Eric Bouldwin v. State

CourtCourt of Appeals of Texas
DecidedFebruary 25, 2003
Docket07-02-00156-CR
StatusPublished

This text of Eric Bouldwin v. State (Eric Bouldwin v. State) is published on Counsel Stack Legal Research, covering Court of Appeals of Texas primary law. Counsel Stack provides free access to over 12 million legal documents including statutes, case law, regulations, and constitutions.

Bluebook
Eric Bouldwin v. State, (Tex. Ct. App. 2003).

Opinion

NO. 07-02-0156-CR

IN THE COURT OF APPEALS

FOR THE SEVENTH DISTRICT OF TEXAS

AT AMARILLO

PANEL E

FEBRUARY 25, 2003

______________________________

ERIC DARNELL BOULDWIN, APPELLANT

V.

THE STATE OF TEXAS, APPELLEE

_________________________________

FROM THE 230TH DISTRICT COURT OF HARRIS COUNTY;

NO. 873010; HONORABLE BELINDA HILL, JUDGE

_______________________________

Before QUINN and REAVIS, JJ., and BOYD, S.J.*

On April 19, 2001, upon his plea of guilty, appellant Eric Darnell Bouldwin was

adjudged guilty of the offense of possession of a controlled substance weighing more than

four grams but less than 200 grams.
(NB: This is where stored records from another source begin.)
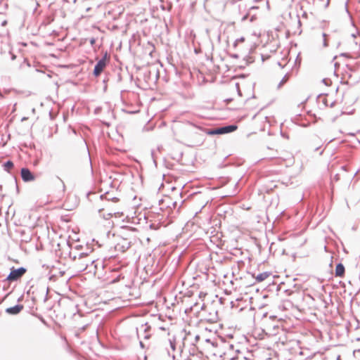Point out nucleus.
I'll use <instances>...</instances> for the list:
<instances>
[{
    "instance_id": "obj_1",
    "label": "nucleus",
    "mask_w": 360,
    "mask_h": 360,
    "mask_svg": "<svg viewBox=\"0 0 360 360\" xmlns=\"http://www.w3.org/2000/svg\"><path fill=\"white\" fill-rule=\"evenodd\" d=\"M314 44L319 48H326L330 45L339 46L340 40L338 34L335 32L329 33L322 32L314 38Z\"/></svg>"
},
{
    "instance_id": "obj_2",
    "label": "nucleus",
    "mask_w": 360,
    "mask_h": 360,
    "mask_svg": "<svg viewBox=\"0 0 360 360\" xmlns=\"http://www.w3.org/2000/svg\"><path fill=\"white\" fill-rule=\"evenodd\" d=\"M259 36L255 33H248L244 37L237 39L234 43L235 46L244 44L242 46L243 49L253 50L257 46Z\"/></svg>"
},
{
    "instance_id": "obj_3",
    "label": "nucleus",
    "mask_w": 360,
    "mask_h": 360,
    "mask_svg": "<svg viewBox=\"0 0 360 360\" xmlns=\"http://www.w3.org/2000/svg\"><path fill=\"white\" fill-rule=\"evenodd\" d=\"M237 128L238 127L236 125H229L213 130H209L207 131V134L210 135L227 134L234 131L237 129Z\"/></svg>"
},
{
    "instance_id": "obj_4",
    "label": "nucleus",
    "mask_w": 360,
    "mask_h": 360,
    "mask_svg": "<svg viewBox=\"0 0 360 360\" xmlns=\"http://www.w3.org/2000/svg\"><path fill=\"white\" fill-rule=\"evenodd\" d=\"M351 59L347 56L346 54H341L338 56H335L334 58L335 68H340V66L349 67L351 64L349 63Z\"/></svg>"
},
{
    "instance_id": "obj_5",
    "label": "nucleus",
    "mask_w": 360,
    "mask_h": 360,
    "mask_svg": "<svg viewBox=\"0 0 360 360\" xmlns=\"http://www.w3.org/2000/svg\"><path fill=\"white\" fill-rule=\"evenodd\" d=\"M26 272V269L23 267L15 269H12L11 273L7 277V280L9 281H15L21 278Z\"/></svg>"
},
{
    "instance_id": "obj_6",
    "label": "nucleus",
    "mask_w": 360,
    "mask_h": 360,
    "mask_svg": "<svg viewBox=\"0 0 360 360\" xmlns=\"http://www.w3.org/2000/svg\"><path fill=\"white\" fill-rule=\"evenodd\" d=\"M131 241H129L127 238H122L115 246V248L122 252L126 251L131 246Z\"/></svg>"
},
{
    "instance_id": "obj_7",
    "label": "nucleus",
    "mask_w": 360,
    "mask_h": 360,
    "mask_svg": "<svg viewBox=\"0 0 360 360\" xmlns=\"http://www.w3.org/2000/svg\"><path fill=\"white\" fill-rule=\"evenodd\" d=\"M22 179L24 181H32L34 180V176L27 168H22L20 172Z\"/></svg>"
},
{
    "instance_id": "obj_8",
    "label": "nucleus",
    "mask_w": 360,
    "mask_h": 360,
    "mask_svg": "<svg viewBox=\"0 0 360 360\" xmlns=\"http://www.w3.org/2000/svg\"><path fill=\"white\" fill-rule=\"evenodd\" d=\"M110 60V55L108 54L107 52H105L103 56V58L98 60L97 64L94 68H105L106 65H108Z\"/></svg>"
},
{
    "instance_id": "obj_9",
    "label": "nucleus",
    "mask_w": 360,
    "mask_h": 360,
    "mask_svg": "<svg viewBox=\"0 0 360 360\" xmlns=\"http://www.w3.org/2000/svg\"><path fill=\"white\" fill-rule=\"evenodd\" d=\"M23 309V306L21 304H18L14 307H11L7 308L6 311L10 314H18L20 312V311Z\"/></svg>"
},
{
    "instance_id": "obj_10",
    "label": "nucleus",
    "mask_w": 360,
    "mask_h": 360,
    "mask_svg": "<svg viewBox=\"0 0 360 360\" xmlns=\"http://www.w3.org/2000/svg\"><path fill=\"white\" fill-rule=\"evenodd\" d=\"M271 274L270 272L266 271V272L261 273L254 277L256 279L257 282L260 283V282H262V281H265L266 279H267L271 276Z\"/></svg>"
},
{
    "instance_id": "obj_11",
    "label": "nucleus",
    "mask_w": 360,
    "mask_h": 360,
    "mask_svg": "<svg viewBox=\"0 0 360 360\" xmlns=\"http://www.w3.org/2000/svg\"><path fill=\"white\" fill-rule=\"evenodd\" d=\"M345 275V267L342 264H337L335 267V276L343 277Z\"/></svg>"
},
{
    "instance_id": "obj_12",
    "label": "nucleus",
    "mask_w": 360,
    "mask_h": 360,
    "mask_svg": "<svg viewBox=\"0 0 360 360\" xmlns=\"http://www.w3.org/2000/svg\"><path fill=\"white\" fill-rule=\"evenodd\" d=\"M89 263H90V261H88L86 262H84L82 259H80L79 262L76 263V265L79 271H83L85 269H86V268L89 266Z\"/></svg>"
},
{
    "instance_id": "obj_13",
    "label": "nucleus",
    "mask_w": 360,
    "mask_h": 360,
    "mask_svg": "<svg viewBox=\"0 0 360 360\" xmlns=\"http://www.w3.org/2000/svg\"><path fill=\"white\" fill-rule=\"evenodd\" d=\"M124 280V276H122L121 274H120L119 276H117L115 278H113L110 281V283L111 284H114L117 282H119L120 281H123Z\"/></svg>"
},
{
    "instance_id": "obj_14",
    "label": "nucleus",
    "mask_w": 360,
    "mask_h": 360,
    "mask_svg": "<svg viewBox=\"0 0 360 360\" xmlns=\"http://www.w3.org/2000/svg\"><path fill=\"white\" fill-rule=\"evenodd\" d=\"M122 214H120V212H113V213L110 212H108V213L107 214V216H105V214H103V217H104L105 218L108 219V218L112 217L113 215H114V216H115V217H120V216H121Z\"/></svg>"
},
{
    "instance_id": "obj_15",
    "label": "nucleus",
    "mask_w": 360,
    "mask_h": 360,
    "mask_svg": "<svg viewBox=\"0 0 360 360\" xmlns=\"http://www.w3.org/2000/svg\"><path fill=\"white\" fill-rule=\"evenodd\" d=\"M4 167L7 170H9L13 167V163L11 161H8L4 164Z\"/></svg>"
},
{
    "instance_id": "obj_16",
    "label": "nucleus",
    "mask_w": 360,
    "mask_h": 360,
    "mask_svg": "<svg viewBox=\"0 0 360 360\" xmlns=\"http://www.w3.org/2000/svg\"><path fill=\"white\" fill-rule=\"evenodd\" d=\"M103 69H94V75L98 77L103 71Z\"/></svg>"
},
{
    "instance_id": "obj_17",
    "label": "nucleus",
    "mask_w": 360,
    "mask_h": 360,
    "mask_svg": "<svg viewBox=\"0 0 360 360\" xmlns=\"http://www.w3.org/2000/svg\"><path fill=\"white\" fill-rule=\"evenodd\" d=\"M200 77L202 78L203 81H206V82L208 81L207 79L205 80V79L203 78V72L200 69H198V77Z\"/></svg>"
},
{
    "instance_id": "obj_18",
    "label": "nucleus",
    "mask_w": 360,
    "mask_h": 360,
    "mask_svg": "<svg viewBox=\"0 0 360 360\" xmlns=\"http://www.w3.org/2000/svg\"><path fill=\"white\" fill-rule=\"evenodd\" d=\"M235 77H245V75H241L240 76H234L233 78Z\"/></svg>"
},
{
    "instance_id": "obj_19",
    "label": "nucleus",
    "mask_w": 360,
    "mask_h": 360,
    "mask_svg": "<svg viewBox=\"0 0 360 360\" xmlns=\"http://www.w3.org/2000/svg\"><path fill=\"white\" fill-rule=\"evenodd\" d=\"M94 42H95V39H91V44H94Z\"/></svg>"
},
{
    "instance_id": "obj_20",
    "label": "nucleus",
    "mask_w": 360,
    "mask_h": 360,
    "mask_svg": "<svg viewBox=\"0 0 360 360\" xmlns=\"http://www.w3.org/2000/svg\"><path fill=\"white\" fill-rule=\"evenodd\" d=\"M354 44H355V46H356V47H357V46H358V44H359V43H358V41H354Z\"/></svg>"
},
{
    "instance_id": "obj_21",
    "label": "nucleus",
    "mask_w": 360,
    "mask_h": 360,
    "mask_svg": "<svg viewBox=\"0 0 360 360\" xmlns=\"http://www.w3.org/2000/svg\"><path fill=\"white\" fill-rule=\"evenodd\" d=\"M105 210V208L100 209V210H99V212H101H101H103Z\"/></svg>"
},
{
    "instance_id": "obj_22",
    "label": "nucleus",
    "mask_w": 360,
    "mask_h": 360,
    "mask_svg": "<svg viewBox=\"0 0 360 360\" xmlns=\"http://www.w3.org/2000/svg\"><path fill=\"white\" fill-rule=\"evenodd\" d=\"M130 230H131V231H136V229H131Z\"/></svg>"
},
{
    "instance_id": "obj_23",
    "label": "nucleus",
    "mask_w": 360,
    "mask_h": 360,
    "mask_svg": "<svg viewBox=\"0 0 360 360\" xmlns=\"http://www.w3.org/2000/svg\"><path fill=\"white\" fill-rule=\"evenodd\" d=\"M127 4H131V3L130 1L127 2Z\"/></svg>"
},
{
    "instance_id": "obj_24",
    "label": "nucleus",
    "mask_w": 360,
    "mask_h": 360,
    "mask_svg": "<svg viewBox=\"0 0 360 360\" xmlns=\"http://www.w3.org/2000/svg\"><path fill=\"white\" fill-rule=\"evenodd\" d=\"M356 47H351V49L354 50Z\"/></svg>"
},
{
    "instance_id": "obj_25",
    "label": "nucleus",
    "mask_w": 360,
    "mask_h": 360,
    "mask_svg": "<svg viewBox=\"0 0 360 360\" xmlns=\"http://www.w3.org/2000/svg\"><path fill=\"white\" fill-rule=\"evenodd\" d=\"M287 79H288V78H287V79H285L284 81H283L282 82L283 83V82H287Z\"/></svg>"
},
{
    "instance_id": "obj_26",
    "label": "nucleus",
    "mask_w": 360,
    "mask_h": 360,
    "mask_svg": "<svg viewBox=\"0 0 360 360\" xmlns=\"http://www.w3.org/2000/svg\"><path fill=\"white\" fill-rule=\"evenodd\" d=\"M106 210H110V209H109L108 206V207H106Z\"/></svg>"
},
{
    "instance_id": "obj_27",
    "label": "nucleus",
    "mask_w": 360,
    "mask_h": 360,
    "mask_svg": "<svg viewBox=\"0 0 360 360\" xmlns=\"http://www.w3.org/2000/svg\"><path fill=\"white\" fill-rule=\"evenodd\" d=\"M133 1H135V2H136V1H138L139 0H133Z\"/></svg>"
}]
</instances>
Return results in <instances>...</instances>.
In accordance with a plea bargain, he was placed on

* John T. Boyd, Chief Justice (Ret.), Seventh Court of Appeals, sitting by assignment. Tex. Gov’t Code Ann. §75.002(a)(1) (Vernon Supp. 2003). probation (community supervision) for a period of three years. On February 19, 2002, after

hearing, appellant’s probation was revoked and he was ordered to serve a three year

sentence in the Institutional Division of the Department of Criminal Justice and in addition

was ordered to pay a fine of $500. Appellant gave timely notice of appeal from the

conviction.

On January 31, 2003, we received appellant’s motion to withdraw his notice of

appeal and to dismiss the appeal. His attorney joined in the motion. Because appellant’s

motion meets all the requirements of Texas Rule of Appellate Procedure 42.2(a), and

because this court has not delivered its decision prior to receiving appellant’s motion, the

motion must be, and is hereby, granted.

Having dismissed the appeal at appellant’s request, no motions for rehearing will

be entertained and our mandate will issue forthwith.